Abstract 857: Systolic Blood Pressure of 115 mmHg and Above is Associated with Worsening Cardiac Risk Profile in Normotensive Individuals
Aim: To explore whether a systolic blood pressure (SBP) cut-off of ≥115 mmHg is associated with worsening in the cardiac risk profile of healthy, normotensive individuals.
Background: Data from population based trials demonstrates an increase in cardiovascular events beginning with a SBP of 115mmHg. We sought to study the cardiac risk profile of healthy, normotensive individuals with SBP ≥115 mmHg.

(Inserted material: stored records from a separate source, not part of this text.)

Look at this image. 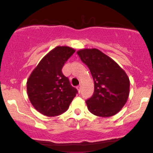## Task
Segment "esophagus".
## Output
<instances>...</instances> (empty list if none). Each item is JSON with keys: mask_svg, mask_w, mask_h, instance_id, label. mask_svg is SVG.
Returning <instances> with one entry per match:
<instances>
[{"mask_svg": "<svg viewBox=\"0 0 153 153\" xmlns=\"http://www.w3.org/2000/svg\"><path fill=\"white\" fill-rule=\"evenodd\" d=\"M77 89H78V92H81V85H79V86H77Z\"/></svg>", "mask_w": 153, "mask_h": 153, "instance_id": "1", "label": "esophagus"}]
</instances>
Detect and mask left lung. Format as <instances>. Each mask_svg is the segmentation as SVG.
Masks as SVG:
<instances>
[{"label":"left lung","instance_id":"1","mask_svg":"<svg viewBox=\"0 0 153 153\" xmlns=\"http://www.w3.org/2000/svg\"><path fill=\"white\" fill-rule=\"evenodd\" d=\"M77 53L89 67L94 80V93L86 101L89 112L100 117L118 113L129 94V79L125 71L95 48L80 49Z\"/></svg>","mask_w":153,"mask_h":153}]
</instances>
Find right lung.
Wrapping results in <instances>:
<instances>
[{"label":"right lung","mask_w":153,"mask_h":153,"mask_svg":"<svg viewBox=\"0 0 153 153\" xmlns=\"http://www.w3.org/2000/svg\"><path fill=\"white\" fill-rule=\"evenodd\" d=\"M75 52L67 46L55 47L41 60L27 79L29 101L42 115L52 117L64 113L76 95L77 89L61 71Z\"/></svg>","instance_id":"add662e5"}]
</instances>
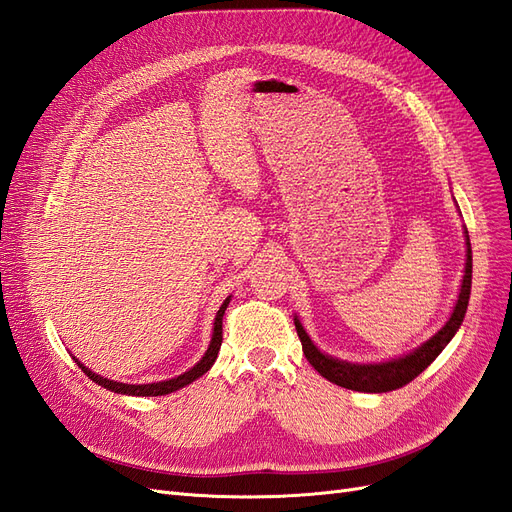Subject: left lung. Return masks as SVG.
I'll list each match as a JSON object with an SVG mask.
<instances>
[{
    "instance_id": "obj_1",
    "label": "left lung",
    "mask_w": 512,
    "mask_h": 512,
    "mask_svg": "<svg viewBox=\"0 0 512 512\" xmlns=\"http://www.w3.org/2000/svg\"><path fill=\"white\" fill-rule=\"evenodd\" d=\"M466 245H468V258H466V275H463L461 282V292L457 305L453 309L451 318L444 324V327L433 335L429 342H425L421 348H416L414 352L401 356V359L389 361V363H380V365H352L331 359L329 354H322L314 344L312 339L307 337L303 331L301 322L294 318V327H297V335L303 344V354L318 374L322 378H327L329 382L344 386V389L350 391H361V393H389L395 389H401L408 382H412L418 374L436 361V356L444 350V346L451 342L453 335L457 333L459 324L463 322V316H466L468 301H470V288H472V250H470V237L466 230Z\"/></svg>"
}]
</instances>
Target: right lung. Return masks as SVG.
<instances>
[{"label":"right lung","mask_w":512,"mask_h":512,"mask_svg":"<svg viewBox=\"0 0 512 512\" xmlns=\"http://www.w3.org/2000/svg\"><path fill=\"white\" fill-rule=\"evenodd\" d=\"M230 299L224 301V305L220 307L218 316H215V322H213V337H211V344H209V350L205 352L203 359H200V363H196L190 371H185V374L173 378V380H166V382H153V384H121V382H113L108 378H102L98 374H94V371H89L83 363L76 361V365H79L83 369V374L89 376L91 380H94L96 384L104 386V389L108 391H115V393H121V395H134V397H158V395H168L173 393L177 389H181V386L194 382L196 378H200L203 374H207V371L211 369V365L215 363V359H218V352H220V346H222V318H224V312L228 307Z\"/></svg>","instance_id":"obj_1"}]
</instances>
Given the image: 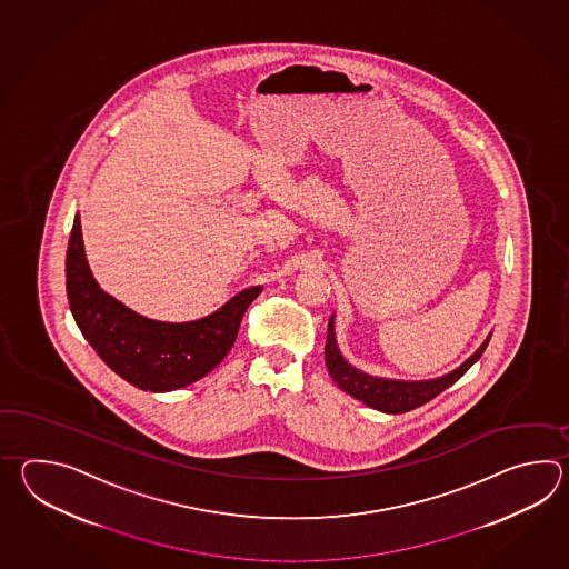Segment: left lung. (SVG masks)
<instances>
[{
	"mask_svg": "<svg viewBox=\"0 0 569 569\" xmlns=\"http://www.w3.org/2000/svg\"><path fill=\"white\" fill-rule=\"evenodd\" d=\"M490 336L492 333H488L482 346L473 351L466 362L460 363L448 375L429 378V380H397V378L366 375L363 370L351 366L343 358V353L339 350L338 338H336V313H333L329 319V326H327L326 366L333 382L353 399L362 400L363 405L372 407L376 411L400 415V412L412 411L425 402L436 399L439 392H443L453 382H458L461 376L466 375L473 363L480 360V356L490 341Z\"/></svg>",
	"mask_w": 569,
	"mask_h": 569,
	"instance_id": "left-lung-1",
	"label": "left lung"
}]
</instances>
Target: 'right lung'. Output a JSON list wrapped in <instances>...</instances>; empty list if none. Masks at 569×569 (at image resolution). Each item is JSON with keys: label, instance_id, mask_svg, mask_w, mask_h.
<instances>
[{"label": "right lung", "instance_id": "add662e5", "mask_svg": "<svg viewBox=\"0 0 569 569\" xmlns=\"http://www.w3.org/2000/svg\"><path fill=\"white\" fill-rule=\"evenodd\" d=\"M262 287L231 297L194 321H157L136 313L99 287L89 262L81 218L74 216L67 250V297L77 326L109 368L132 387L170 392L209 375L231 350L243 313Z\"/></svg>", "mask_w": 569, "mask_h": 569}]
</instances>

Methods: A retrospective chart review was performed on all 391 consecutive live donors who were found healthy and eventually donated kidney between April 1997 and December 2005 at our institution. Pre-kidney donation profile collected included age, gender, race, body mass index [BMI], office blood pressure readings, fasting glucose (FBS), uric acid (UA), lipid profile and iothalamate GFR [iGFR]. We stratified patients into two groups based on systolic blood pressure cut-off value of ≥115mmHg. Continuous variables were compared between groups using independent samples t test, categorical variables were compared using chi square and Fisher’s exact tests utilizing a 2 sided p value < 0.05.
Results: The sample included 230 women (59%), 361 white patients (81%). Mean age was 41±9 years, SBP was 115.6 ± 15 mmHg, BMI 26.7 ± 4.24, UA 5.0 mg/dl ± 1, FBS of 87 ± 9 mg/dl and iGFR 106.47 ± 16.47 ml/min. Each of these risk factor variables was significantly elevated in the subgroup with SBP ≥115 mmHg when compared to those with lower SBP.
Conclusion: These data suggest that in otherwise healthy living donors a SBP of ≥115 mmHg is associated with a more adverse cardiac risk profile in comparison to those with a SBP less than 115 mmHg. Further studies are needed to see if instituting early interventions would improve cardiac profile and prevent cardiovascular events.